Dal Vangelo secondo Giovanni
Gv 14,7-14
In quel tempo, disse Gesù ai suoi discepoli: «Se avete conosciuto me, conoscerete anche il Padre mio: fin da ora lo conoscete e lo avete veduto».
Gli disse Filippo: «Signore, mostraci il Padre e ci basta».
Gli rispose Gesù: «Da tanto tempo sono con voi e tu non mi hai conosciuto, Filippo? Chi ha visto me, ha visto il Padre. Come puoi tu dire: "Mostraci il Padre"? Non credi che io sono nel Padre e il Padre è in me? Le parole che io vi dico, non le dico da me stesso; ma il Padre, che rimane in me, compie le sue opere. Credete a me: io sono nel Padre e il Padre è in me. Se non altro, credetelo per le opere stesse.
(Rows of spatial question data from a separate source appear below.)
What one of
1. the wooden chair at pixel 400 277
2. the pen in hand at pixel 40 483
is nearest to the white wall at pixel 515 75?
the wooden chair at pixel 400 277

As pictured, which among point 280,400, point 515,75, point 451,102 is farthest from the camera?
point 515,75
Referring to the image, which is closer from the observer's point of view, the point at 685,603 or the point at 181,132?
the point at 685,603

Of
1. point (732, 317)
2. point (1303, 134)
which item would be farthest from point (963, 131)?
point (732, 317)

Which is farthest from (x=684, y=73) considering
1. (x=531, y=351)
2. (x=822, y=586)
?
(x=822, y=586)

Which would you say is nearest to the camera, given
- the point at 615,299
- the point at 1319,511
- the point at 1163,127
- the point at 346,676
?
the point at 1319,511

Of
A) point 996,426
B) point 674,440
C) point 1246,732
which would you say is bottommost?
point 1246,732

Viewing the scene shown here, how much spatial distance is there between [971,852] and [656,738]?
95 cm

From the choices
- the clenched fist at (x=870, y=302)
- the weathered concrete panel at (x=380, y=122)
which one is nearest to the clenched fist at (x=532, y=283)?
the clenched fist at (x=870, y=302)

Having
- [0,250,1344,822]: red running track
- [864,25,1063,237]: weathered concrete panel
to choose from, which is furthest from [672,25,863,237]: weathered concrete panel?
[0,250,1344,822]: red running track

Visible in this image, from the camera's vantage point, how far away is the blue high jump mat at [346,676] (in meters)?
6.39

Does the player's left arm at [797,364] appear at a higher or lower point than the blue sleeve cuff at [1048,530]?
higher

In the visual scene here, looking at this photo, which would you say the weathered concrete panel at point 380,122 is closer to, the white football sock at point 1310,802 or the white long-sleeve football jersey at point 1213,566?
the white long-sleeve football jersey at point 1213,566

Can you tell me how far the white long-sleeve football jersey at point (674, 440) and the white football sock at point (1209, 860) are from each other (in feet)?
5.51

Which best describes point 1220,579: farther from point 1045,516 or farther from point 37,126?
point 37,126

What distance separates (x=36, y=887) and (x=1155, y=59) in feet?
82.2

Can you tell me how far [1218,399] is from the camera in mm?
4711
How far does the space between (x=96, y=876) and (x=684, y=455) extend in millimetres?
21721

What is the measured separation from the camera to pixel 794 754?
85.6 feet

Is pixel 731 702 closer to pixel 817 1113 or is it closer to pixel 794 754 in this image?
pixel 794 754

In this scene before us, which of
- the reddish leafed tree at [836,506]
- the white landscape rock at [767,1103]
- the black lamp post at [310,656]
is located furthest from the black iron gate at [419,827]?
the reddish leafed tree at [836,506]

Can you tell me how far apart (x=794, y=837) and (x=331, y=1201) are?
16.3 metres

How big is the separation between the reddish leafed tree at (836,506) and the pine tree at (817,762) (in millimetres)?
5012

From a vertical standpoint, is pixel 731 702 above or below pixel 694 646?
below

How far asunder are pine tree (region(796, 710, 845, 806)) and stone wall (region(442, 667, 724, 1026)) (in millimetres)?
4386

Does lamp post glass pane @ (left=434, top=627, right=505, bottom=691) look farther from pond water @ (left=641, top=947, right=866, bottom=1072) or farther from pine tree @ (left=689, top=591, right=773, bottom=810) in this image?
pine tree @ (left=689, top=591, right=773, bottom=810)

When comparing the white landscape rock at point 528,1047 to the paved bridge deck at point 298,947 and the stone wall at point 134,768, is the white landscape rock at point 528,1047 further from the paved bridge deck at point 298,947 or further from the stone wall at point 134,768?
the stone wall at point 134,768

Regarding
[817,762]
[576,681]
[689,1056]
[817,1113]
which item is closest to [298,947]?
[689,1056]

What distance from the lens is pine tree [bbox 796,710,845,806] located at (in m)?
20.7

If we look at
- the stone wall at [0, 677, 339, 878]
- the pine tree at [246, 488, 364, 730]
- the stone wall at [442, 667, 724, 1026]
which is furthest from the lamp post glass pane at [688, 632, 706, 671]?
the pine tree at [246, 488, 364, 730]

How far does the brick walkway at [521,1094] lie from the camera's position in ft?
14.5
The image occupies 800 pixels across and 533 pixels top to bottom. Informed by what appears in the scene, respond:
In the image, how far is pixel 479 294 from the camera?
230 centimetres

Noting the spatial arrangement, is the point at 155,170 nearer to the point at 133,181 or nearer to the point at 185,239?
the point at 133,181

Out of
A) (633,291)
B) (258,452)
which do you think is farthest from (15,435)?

In verità, in verità io vi dico: chi crede in me, anch'egli compirà le opere che io compio e ne compirà di più grandi di queste, perché io vado al Padre. E qualunque cosa chiederete nel mio nome, la farò, perché il Padre sia glorificato nel Figlio. Se mi chiederete qualche cosa nel mio nome, io la farò.
«Qualunque cosa chiederete nel mio nome, la farò»
«Se mi chiederete qualche cosa nel mio nome, io la farò»
Mentre rileggo questi versetti, mi viene in mente la parabola di Gesù raccontata dall’evangelista Luca “sulla necessità di pregare sempre senza mai scoraggiarsi” (Lc 18,1).
Andiamo a fondo. A volte hai questa impressione: tu parli e Lui tace. Tu preghi, chiedi, gridi il tuo bisogno e sembra che non cambi nulla. Vedi che le tue ginocchia si consumano nell’attesa, ti senti sfiancato e cominci a pensare che sia tutto inutile. E mentre lo pensi, il tarlo del dubbio ti fa supporre che Dio sia lontano, indifferente, apatico. O forse che la tua preghiera non sia ben fatta. O addirittura che la tua vita, così com’è, non meriti una risposta.
A fare da argine a questa fiumara dirompente di pensieri che ci scorrono dentro e che dilagano nel timore di non essere ascoltati ed esauditi da Dio, ecco la sana provocazione di Gesù: tu, ciò che chiedi, lo chiedi nel mio nome? Che non vuole dire semplicemente: io intercedo per te. Vuol dire piuttosto che
l’unica richiesta ‘lecita’ e ‘ascoltata’ è quella di poter realizzare le stesse opere che Gesù ha compiuto, o addirittura di compierne di «più grandi». Ossia, amare. Anzi, essere disponibili ad amare fino a dare la propria vita.
«Cristo ci stimola a vivere lo sbilanciamento dell'amore», dice Papa Francesco, e «ci propone di uscire dalla logica del tornaconto e di non misurare l'amore sulla bilancia dei calcoli e delle convenienze. Ci invita a non rispondere al male con il male, a osare nel bene, a rischiare nel dono, anche se riceveremo poco o nulla in cambio. Perché è questo amore che lentamente trasforma i conflitti, accorcia le distanze, supera le inimicizie, guarisce le ferite dell'odio».
E non è forse tutto questo ciò che noi, in fondo in fondo, chiediamo nelle nostre preghiere?